January 29, 2019
A recent Law 360 story by Daniel Siegal, “Judge Blasts Atty for Wasting Time, Awards $1.6M in Fees,” reports that a Denver federal judge awarded a host of insurance companies nearly $1.6 million in attorneys' fees for defeating allegations that they unfairly denied coverage to homeowners, holding the plaintiffs’ attorney personally liable for most of the fees and blasting his “prolix, redundant and meandering” filings that wasted the insurers’ time. In a 22-page ruling, U.S. District Judge John Kane granted the consolidated bid for attorneys' fees filed by dozens of defendants, including Allianz Life Insurance Co. of North America Inc., Chubb Corp. and insurance standards organization ACORD, finding that their request for about $1.6 million in fees was “fully foreseeable” and reasonable given the sprawling allegations.

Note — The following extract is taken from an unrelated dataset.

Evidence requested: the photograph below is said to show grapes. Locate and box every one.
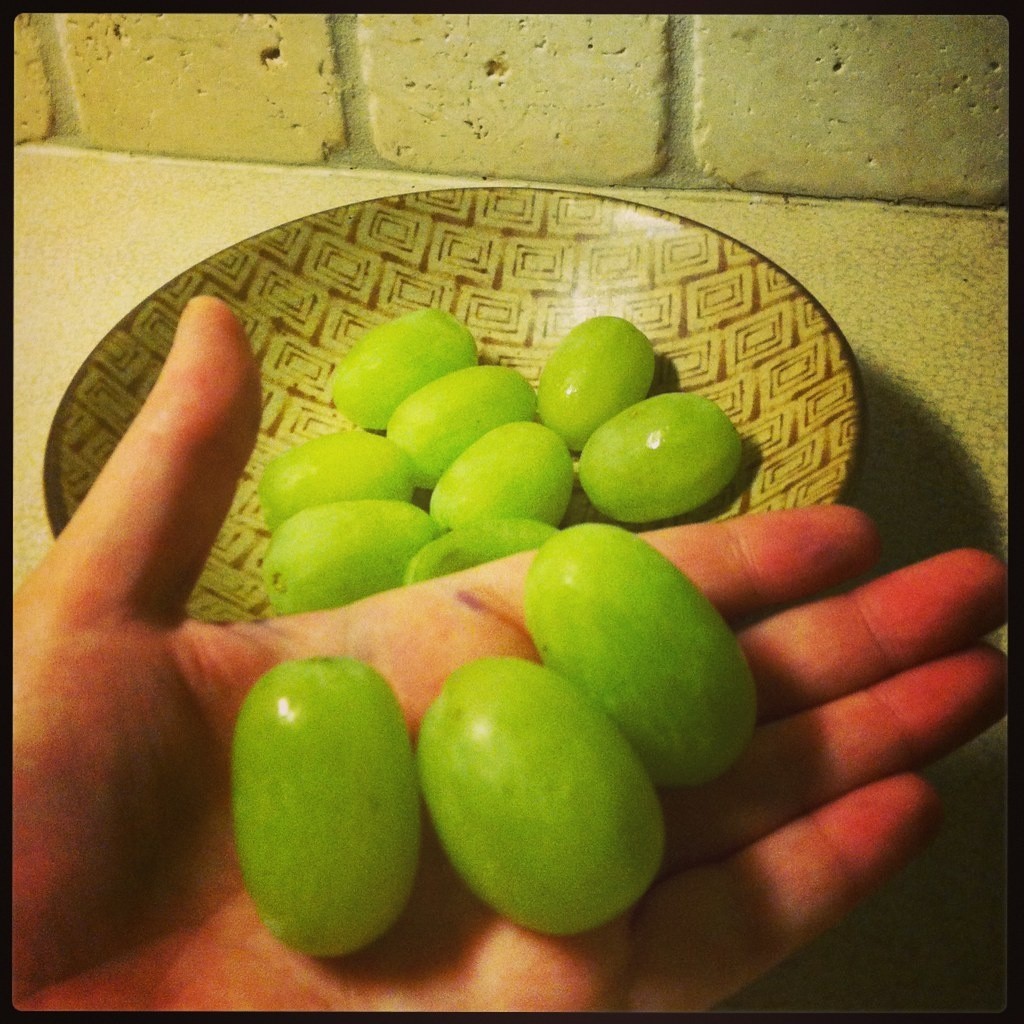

“Plaintiffs initiated this litigation and were in control of its course. There is no indication defendants’ counsel acted unreasonably or stepped outside the bounds of competent representation of their clients,” Judge Kane wrote. “Plaintiffs cannot now complain that the fees incurred by defendants are excessive because such an inordinate number were forced to take part … They have imposed costs on virtually the entire insurance industry, and under the law, they must shoulder the result.”
Judge Kane wrote that the plaintiffs’ attorney, Josue David Hernandez of the Law Office of Josue David Hernandez, must personally bear liability for the attorneys' fees incurred by the defendants in the district court, given “his incessant filing of absurdly lengthy and legally incorrect briefs” and vexatious conduct throughout the litigation. Some fees were incurred by the defendants on appeal, and Judge Kane asked them to file only the amount of fees that applied to the district court proceeding.
Judge Kane said he analyzed the plaintiffs' positions only to the extent that he could “extract them from the morass” of the briefing filed by Hernandez. “I have struggled to decipher plaintiffs’ legal arguments throughout this case,” Judge Kane wrote. “Those that pertain to the attorney fee award are no exception.” The judge sided with the defendants’ expert witness’ testimony that the hours of legal work they expended defending the case were reasonable and necessary over the plaintiffs’ argument, which was based not an expert’s testimony but an “unreliable and bewildering” 24-factor test of Hernandez’s own concoction.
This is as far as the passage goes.